Jonathan McGovern (historian)


Jonathan McGovern FRHistS is an English historian and author. He specialises in the study of Tudor England and has been a proponent of the New Administrative History.

Education and career

McGovern was born in Derby and studied at Landau Forte College, then a City Technology College. He read history and English at St Peter's College, University of Oxford, where he won the Smith Prize. He holds a PhD in English from the University of York and has taught at Nanjing University, China. He is professor of English at the College of Foreign Languages and Cultures, Xiamen University.

Academic research

Historical perspective

He has defended traditionalist historical methods, arguing for the importance of empiricism in history "as a practical benchmark, not a philosophical position".

Thomas Becket

In 2021, he published his discovery of the eighteenth-century origin of the phrase "Will no one rid me of this turbulent priest", which was formerly misattributed to King Henry II of England.

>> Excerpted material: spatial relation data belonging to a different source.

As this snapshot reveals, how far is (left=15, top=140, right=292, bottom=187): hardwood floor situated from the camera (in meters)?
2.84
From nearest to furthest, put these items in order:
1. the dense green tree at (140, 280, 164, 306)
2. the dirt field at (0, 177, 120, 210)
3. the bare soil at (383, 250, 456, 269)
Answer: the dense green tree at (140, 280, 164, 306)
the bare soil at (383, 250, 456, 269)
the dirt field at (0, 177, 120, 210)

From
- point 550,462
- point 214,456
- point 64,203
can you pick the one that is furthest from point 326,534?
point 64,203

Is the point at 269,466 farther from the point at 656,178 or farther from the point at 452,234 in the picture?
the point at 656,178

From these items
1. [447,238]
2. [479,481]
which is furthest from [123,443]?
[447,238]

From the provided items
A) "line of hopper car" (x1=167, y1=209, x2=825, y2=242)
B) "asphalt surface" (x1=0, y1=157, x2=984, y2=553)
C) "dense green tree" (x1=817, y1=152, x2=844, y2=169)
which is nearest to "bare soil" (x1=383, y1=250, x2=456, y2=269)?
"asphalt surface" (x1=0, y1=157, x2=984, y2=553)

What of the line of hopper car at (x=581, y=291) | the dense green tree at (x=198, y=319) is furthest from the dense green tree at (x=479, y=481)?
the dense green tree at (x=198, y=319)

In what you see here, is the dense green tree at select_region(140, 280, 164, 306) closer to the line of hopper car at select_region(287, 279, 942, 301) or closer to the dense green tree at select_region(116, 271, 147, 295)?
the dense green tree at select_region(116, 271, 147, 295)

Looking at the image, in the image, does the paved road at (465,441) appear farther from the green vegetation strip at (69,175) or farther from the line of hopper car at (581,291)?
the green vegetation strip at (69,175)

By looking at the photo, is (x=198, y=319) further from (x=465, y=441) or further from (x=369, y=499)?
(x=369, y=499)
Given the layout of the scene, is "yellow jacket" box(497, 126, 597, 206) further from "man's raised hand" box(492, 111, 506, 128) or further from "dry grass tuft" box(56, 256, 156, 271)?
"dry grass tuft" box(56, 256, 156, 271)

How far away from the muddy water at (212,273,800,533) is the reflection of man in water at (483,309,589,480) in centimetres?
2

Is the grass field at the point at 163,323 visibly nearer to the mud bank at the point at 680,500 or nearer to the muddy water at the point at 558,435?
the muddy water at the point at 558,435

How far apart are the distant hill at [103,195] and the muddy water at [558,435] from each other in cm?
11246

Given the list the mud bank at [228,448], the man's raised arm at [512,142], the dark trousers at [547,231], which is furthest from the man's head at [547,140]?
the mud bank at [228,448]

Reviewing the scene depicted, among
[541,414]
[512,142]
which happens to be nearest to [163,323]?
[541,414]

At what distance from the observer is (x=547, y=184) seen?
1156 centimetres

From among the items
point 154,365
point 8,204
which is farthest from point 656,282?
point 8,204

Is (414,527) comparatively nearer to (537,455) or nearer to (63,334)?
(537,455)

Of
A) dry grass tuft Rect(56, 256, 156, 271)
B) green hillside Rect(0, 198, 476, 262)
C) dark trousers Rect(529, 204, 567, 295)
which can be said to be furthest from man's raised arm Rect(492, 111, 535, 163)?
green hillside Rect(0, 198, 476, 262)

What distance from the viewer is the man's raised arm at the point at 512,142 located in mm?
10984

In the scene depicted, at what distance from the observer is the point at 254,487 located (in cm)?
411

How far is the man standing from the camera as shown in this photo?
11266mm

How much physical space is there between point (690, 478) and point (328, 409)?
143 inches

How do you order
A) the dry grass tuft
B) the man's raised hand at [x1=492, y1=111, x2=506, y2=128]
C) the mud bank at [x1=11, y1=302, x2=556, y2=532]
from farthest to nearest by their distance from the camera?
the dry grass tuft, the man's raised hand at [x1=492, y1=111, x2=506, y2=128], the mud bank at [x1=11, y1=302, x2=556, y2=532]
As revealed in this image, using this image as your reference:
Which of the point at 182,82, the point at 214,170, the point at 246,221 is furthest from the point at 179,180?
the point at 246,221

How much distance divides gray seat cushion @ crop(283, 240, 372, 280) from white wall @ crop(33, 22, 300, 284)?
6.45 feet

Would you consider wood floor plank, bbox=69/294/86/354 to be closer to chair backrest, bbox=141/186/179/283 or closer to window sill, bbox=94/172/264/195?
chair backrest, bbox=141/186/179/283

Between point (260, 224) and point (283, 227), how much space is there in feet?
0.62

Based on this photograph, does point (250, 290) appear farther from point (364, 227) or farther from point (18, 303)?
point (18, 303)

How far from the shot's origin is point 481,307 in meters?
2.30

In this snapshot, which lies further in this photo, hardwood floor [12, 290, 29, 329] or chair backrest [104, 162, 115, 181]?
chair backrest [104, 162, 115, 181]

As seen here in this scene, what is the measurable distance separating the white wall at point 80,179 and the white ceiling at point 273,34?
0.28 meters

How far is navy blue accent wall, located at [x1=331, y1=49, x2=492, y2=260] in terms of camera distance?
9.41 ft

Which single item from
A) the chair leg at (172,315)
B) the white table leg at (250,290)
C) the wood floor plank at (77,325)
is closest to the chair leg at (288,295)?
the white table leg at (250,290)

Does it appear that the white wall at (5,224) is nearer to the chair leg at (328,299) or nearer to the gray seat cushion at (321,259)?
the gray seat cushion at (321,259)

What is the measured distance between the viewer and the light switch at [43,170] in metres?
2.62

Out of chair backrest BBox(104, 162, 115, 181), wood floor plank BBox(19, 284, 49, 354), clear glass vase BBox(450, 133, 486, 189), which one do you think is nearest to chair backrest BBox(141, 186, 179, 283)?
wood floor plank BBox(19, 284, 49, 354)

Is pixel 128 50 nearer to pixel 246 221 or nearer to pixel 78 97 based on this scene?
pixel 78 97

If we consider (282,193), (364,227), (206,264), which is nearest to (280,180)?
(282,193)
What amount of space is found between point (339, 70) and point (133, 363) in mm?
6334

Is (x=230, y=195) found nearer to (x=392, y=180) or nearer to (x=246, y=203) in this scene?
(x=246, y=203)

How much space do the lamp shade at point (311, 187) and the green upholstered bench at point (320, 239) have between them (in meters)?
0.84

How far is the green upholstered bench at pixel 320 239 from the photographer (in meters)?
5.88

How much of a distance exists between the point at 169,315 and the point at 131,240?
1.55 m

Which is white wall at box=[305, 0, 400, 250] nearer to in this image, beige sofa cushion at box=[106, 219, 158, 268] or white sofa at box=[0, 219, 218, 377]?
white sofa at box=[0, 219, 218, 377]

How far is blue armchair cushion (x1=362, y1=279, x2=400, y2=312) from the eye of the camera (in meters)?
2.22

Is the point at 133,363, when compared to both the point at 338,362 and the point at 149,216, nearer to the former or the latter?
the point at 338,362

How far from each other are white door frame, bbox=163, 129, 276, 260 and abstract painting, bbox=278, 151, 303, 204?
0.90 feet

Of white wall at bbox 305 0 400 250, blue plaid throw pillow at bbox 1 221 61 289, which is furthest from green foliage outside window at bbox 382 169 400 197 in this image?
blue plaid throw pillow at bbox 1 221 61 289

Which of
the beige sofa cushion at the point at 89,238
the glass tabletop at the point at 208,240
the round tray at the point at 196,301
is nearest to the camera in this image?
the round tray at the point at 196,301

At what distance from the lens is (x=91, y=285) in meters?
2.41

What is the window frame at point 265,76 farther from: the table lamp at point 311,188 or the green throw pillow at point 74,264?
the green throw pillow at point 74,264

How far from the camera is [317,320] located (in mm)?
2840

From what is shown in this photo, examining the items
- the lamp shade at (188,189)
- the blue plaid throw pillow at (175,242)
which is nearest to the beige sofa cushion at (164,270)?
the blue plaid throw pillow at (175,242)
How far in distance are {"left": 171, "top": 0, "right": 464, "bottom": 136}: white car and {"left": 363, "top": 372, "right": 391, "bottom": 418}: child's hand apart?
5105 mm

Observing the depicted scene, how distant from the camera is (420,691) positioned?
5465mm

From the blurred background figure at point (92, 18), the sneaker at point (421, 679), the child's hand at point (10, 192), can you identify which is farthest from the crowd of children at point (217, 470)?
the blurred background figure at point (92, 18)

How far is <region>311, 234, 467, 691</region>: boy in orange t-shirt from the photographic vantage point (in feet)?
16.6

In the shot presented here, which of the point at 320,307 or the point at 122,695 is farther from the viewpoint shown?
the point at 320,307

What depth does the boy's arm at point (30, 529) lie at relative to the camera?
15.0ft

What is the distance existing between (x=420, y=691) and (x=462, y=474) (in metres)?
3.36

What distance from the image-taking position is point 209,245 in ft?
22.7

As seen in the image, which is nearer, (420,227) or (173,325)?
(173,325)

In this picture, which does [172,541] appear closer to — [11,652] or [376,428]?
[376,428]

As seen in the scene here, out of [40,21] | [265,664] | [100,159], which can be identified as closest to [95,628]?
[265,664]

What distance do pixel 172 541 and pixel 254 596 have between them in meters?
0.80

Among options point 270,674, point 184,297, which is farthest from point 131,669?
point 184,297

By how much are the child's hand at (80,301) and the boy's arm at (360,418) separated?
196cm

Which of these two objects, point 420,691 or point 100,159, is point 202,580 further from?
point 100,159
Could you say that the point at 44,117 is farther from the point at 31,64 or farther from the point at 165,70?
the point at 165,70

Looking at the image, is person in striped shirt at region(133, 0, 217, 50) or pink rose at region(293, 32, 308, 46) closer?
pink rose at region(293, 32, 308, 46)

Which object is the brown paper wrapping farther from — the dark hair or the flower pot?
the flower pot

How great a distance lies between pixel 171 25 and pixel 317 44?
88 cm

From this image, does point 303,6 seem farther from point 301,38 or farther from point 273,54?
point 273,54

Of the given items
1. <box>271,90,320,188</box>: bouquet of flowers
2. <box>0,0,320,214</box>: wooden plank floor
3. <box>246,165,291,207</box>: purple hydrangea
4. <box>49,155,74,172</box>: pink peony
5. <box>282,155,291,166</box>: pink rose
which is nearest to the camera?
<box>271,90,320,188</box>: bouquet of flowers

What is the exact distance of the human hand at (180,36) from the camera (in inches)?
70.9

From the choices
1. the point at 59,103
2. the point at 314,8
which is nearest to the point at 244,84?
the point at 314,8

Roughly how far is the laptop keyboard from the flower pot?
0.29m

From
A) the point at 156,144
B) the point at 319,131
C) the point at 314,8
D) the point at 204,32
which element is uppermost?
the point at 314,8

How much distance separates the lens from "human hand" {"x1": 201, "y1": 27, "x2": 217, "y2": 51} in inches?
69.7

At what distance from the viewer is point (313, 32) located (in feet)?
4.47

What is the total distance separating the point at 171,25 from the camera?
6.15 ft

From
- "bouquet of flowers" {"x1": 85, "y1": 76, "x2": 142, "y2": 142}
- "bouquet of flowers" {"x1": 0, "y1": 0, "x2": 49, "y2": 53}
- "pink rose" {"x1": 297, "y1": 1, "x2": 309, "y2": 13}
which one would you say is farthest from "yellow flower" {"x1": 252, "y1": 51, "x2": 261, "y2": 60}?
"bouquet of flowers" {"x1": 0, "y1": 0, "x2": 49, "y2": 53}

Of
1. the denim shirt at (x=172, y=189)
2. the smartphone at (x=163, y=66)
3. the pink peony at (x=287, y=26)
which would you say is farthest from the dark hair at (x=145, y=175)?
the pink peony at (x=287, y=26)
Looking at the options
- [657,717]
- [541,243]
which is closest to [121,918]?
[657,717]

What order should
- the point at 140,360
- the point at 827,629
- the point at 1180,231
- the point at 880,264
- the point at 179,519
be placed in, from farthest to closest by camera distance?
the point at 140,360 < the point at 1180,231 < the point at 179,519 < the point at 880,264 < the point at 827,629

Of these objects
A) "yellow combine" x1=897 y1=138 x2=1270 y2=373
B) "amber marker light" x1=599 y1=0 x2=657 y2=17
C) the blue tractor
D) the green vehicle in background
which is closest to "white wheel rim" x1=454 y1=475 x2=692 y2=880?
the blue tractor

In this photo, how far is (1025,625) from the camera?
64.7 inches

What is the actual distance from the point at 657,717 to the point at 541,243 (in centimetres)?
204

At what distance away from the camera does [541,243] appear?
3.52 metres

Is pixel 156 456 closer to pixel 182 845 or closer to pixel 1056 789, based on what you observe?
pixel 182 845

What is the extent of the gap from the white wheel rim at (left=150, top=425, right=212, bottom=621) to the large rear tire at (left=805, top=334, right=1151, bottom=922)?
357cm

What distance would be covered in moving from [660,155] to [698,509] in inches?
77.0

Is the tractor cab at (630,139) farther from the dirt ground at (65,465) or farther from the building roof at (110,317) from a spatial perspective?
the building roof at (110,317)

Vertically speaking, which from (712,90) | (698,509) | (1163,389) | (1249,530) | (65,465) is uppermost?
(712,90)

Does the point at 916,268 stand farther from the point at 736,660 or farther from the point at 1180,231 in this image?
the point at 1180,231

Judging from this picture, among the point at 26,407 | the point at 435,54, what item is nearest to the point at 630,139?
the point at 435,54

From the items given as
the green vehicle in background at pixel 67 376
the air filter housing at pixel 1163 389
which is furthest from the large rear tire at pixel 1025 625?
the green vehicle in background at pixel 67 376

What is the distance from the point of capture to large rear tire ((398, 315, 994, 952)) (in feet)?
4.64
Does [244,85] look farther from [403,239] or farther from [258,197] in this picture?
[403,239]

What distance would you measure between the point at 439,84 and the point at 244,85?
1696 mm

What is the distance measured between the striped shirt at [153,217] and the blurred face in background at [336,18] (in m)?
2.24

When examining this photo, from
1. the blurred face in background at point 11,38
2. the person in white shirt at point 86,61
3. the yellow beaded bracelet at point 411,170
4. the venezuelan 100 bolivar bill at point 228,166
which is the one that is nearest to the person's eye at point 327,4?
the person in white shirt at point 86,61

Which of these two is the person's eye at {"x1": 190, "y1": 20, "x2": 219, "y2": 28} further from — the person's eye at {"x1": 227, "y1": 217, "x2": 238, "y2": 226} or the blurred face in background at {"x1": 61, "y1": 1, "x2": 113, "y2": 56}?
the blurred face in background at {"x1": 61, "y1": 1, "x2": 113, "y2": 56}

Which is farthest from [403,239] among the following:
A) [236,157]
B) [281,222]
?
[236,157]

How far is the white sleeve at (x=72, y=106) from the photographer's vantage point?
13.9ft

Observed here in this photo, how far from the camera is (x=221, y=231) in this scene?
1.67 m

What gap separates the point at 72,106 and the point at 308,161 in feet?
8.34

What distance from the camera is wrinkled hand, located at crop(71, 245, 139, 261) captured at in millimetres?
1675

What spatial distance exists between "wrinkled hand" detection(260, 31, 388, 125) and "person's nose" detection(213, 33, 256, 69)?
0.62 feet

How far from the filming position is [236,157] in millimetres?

The phrase actually originated with Robert Dodsley.

Awards and honours

He was awarded the Sir John Neale Prize in 2018, the Gordon Forster Essay Prize and the Parliamentary History Essay Prize. He was appointed a Fellow of the Royal Historical Society in 2022 and is a member of the Selden Society, a learned society dedicated to the study of English legal history.

Publications

Books

The Tudor Sheriff: A Study in Early Modern Administration. Oxford University Press.The Little History of England. The History Press.The Early Parliaments of Henry VIII, 1510–1523. Boydell Press.

Selected articles

  • "Was Elizabethan England Really a Monarchical Republic?", Historical Research, vol. 92, no. 257, 515–28. doi.org/10.1111/1468-2281.12275.
  • "The Development of the Privy Council Oath in Tudor England", Historical Research, vol. 93, no. 260, 273–85. doi.org/10.1093/hisres/htaa003.
  • "Royal Counsel in Tudor England, 1485–1603", The Historical Journal, vol. 65, no. 5, 1442–69. doi.org/10.1017/S0018246X21000820.
  • "The Practical Historical Approach: A Review of the Principles and Methods of Fact-First History", World History Studies, vol. 9, no. 2, 1‒14.